BRIEF A |
Answer these questions using the text on Antonio Roque Gobbo:
(i) Where was Gobbo born?
(ii) How many short stories does the "Milistórias" Project aim to publish?
(iii) In what year was Milistórias Vol II published?
BRIEF B | Summarize the text on Antonio Roque Gobbo in two sentences.
BRIEF C | Continue the text on Antonio Roque Gobbo from the point where it ends.

::: TEXT :::

Antonio Roque Gobbo (born 9 November 1935 in São Sebastião do Paraíso, Minas Gerais, Brazil) is a writer.

== Writing career ==
Gobbo began his writer career in his 60s when he began writing short stories. He created a project to publish 1,000 short stories, the "Milistórias" Project. Since then, he released seven books in the collection "Milistórias" and a novel, A Senhora das Coroas (Lady of the Crowns in English).

== Publications ==
- A Loucura do Cristal (The Madness of Cristal) - Milistórias Vol I (2001, Milistórias Project, Belo Horizonte, Minas Gerais, Brazil)
- A Babel da Torre (The Babel Tower) - Milistórias Vol II (2002, Milistórias Project, Belo Horizonte, Minas Gerais, Brazil, ISBN 85-903242-1-4)

::: DATASET CONTENT :::

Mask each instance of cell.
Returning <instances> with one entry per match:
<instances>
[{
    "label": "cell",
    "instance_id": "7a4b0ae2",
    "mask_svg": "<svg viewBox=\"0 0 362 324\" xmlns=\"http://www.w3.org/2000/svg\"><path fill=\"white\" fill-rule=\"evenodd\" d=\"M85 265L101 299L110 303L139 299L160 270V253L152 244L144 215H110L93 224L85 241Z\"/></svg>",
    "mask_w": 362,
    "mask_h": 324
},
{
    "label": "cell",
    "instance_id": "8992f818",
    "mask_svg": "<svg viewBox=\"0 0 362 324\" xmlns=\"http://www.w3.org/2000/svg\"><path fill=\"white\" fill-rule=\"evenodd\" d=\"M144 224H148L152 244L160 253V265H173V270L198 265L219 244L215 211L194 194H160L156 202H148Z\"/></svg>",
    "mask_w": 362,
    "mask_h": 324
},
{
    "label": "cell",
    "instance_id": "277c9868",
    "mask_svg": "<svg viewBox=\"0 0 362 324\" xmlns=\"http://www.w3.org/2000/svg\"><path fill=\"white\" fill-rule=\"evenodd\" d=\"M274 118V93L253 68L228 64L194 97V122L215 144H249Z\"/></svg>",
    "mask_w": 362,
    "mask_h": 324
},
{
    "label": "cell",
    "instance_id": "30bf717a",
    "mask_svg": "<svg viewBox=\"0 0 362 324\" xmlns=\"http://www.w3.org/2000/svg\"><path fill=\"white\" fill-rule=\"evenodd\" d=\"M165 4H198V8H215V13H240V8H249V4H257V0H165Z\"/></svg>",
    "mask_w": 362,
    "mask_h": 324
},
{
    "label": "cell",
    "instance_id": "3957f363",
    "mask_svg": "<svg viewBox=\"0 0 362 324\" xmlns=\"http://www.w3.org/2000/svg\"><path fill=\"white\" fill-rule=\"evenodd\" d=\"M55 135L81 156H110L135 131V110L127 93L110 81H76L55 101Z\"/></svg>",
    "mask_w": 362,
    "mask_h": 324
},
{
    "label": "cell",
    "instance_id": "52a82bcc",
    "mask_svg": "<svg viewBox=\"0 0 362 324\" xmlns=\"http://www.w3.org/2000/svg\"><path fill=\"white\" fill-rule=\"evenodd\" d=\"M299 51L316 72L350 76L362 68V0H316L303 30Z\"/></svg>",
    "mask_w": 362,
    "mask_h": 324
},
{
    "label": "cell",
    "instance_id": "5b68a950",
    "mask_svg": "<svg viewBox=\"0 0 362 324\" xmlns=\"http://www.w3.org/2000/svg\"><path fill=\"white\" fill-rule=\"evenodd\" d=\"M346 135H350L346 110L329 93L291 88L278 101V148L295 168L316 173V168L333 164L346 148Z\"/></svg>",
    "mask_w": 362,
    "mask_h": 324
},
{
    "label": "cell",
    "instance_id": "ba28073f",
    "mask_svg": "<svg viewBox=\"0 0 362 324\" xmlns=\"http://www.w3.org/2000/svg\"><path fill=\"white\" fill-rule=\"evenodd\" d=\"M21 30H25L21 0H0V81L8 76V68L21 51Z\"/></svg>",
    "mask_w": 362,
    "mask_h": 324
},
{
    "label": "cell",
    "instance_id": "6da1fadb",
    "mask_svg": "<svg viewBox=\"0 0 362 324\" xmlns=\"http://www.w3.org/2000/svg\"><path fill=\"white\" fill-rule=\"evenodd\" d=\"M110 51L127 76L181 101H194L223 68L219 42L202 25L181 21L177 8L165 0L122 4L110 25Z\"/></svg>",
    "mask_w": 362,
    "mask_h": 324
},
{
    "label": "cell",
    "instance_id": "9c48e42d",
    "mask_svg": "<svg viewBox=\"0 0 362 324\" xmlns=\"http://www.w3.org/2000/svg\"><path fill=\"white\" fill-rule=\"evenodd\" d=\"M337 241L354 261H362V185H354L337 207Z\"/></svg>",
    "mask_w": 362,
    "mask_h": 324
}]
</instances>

:::

RESULT A |
(i) São Sebastião do Paraíso, Minas Gerais, Brazil
(ii) 1,000
(iii) 2002

RESULT B | Antonio Roque Gobbo, born on 9 November 1935 in São Sebastião do Paraíso, Minas Gerais, Brazil, is a writer who began writing short stories in his 60s. He created the "Milistórias" Project to publish 1,000 short stories and has since released seven books in that collection and a novel, A Senhora das Coroas.

RESULT C |
- O Espião de Bagdá (The Baghdad Spy) - Milistórias Vol III (2003, Milistórias Project, Belo Horizonte, Minas Gerais, Brazil)
- Minha Doce Vampira (My Sweet Vampire) - Milistórias Vol IV (2004, Anome Livros, Belo Horizonte, Minas Gerais, Brazil)
- O Fantasma dos Mares (The Phantom of the Seas) - Milistórias Vol V (Out/2005, Proj. Literário Milistórias, Belo Horizonte, Minas Gerais, Brazil)
- Legado Nuclear (Nuclear Legacy) - Milistórias Vol VI (Out/2006, Proj. Literário Milistórias, Belo Horizonte, Minas Gerais, Brazil)
- Inimigos Não Mandam Flores (The enemies don't send flowers) - Milistórias Vol VII (2007, Ed. Argos & Milistórias Project, Belo Horizonte, Minas Gerais, Brazil)
- A Senhora das Coroas (The Lady of the Flower Crowns) (2010, Ed. Literato, Belo Horizonte, Minas Gerais, Brazil)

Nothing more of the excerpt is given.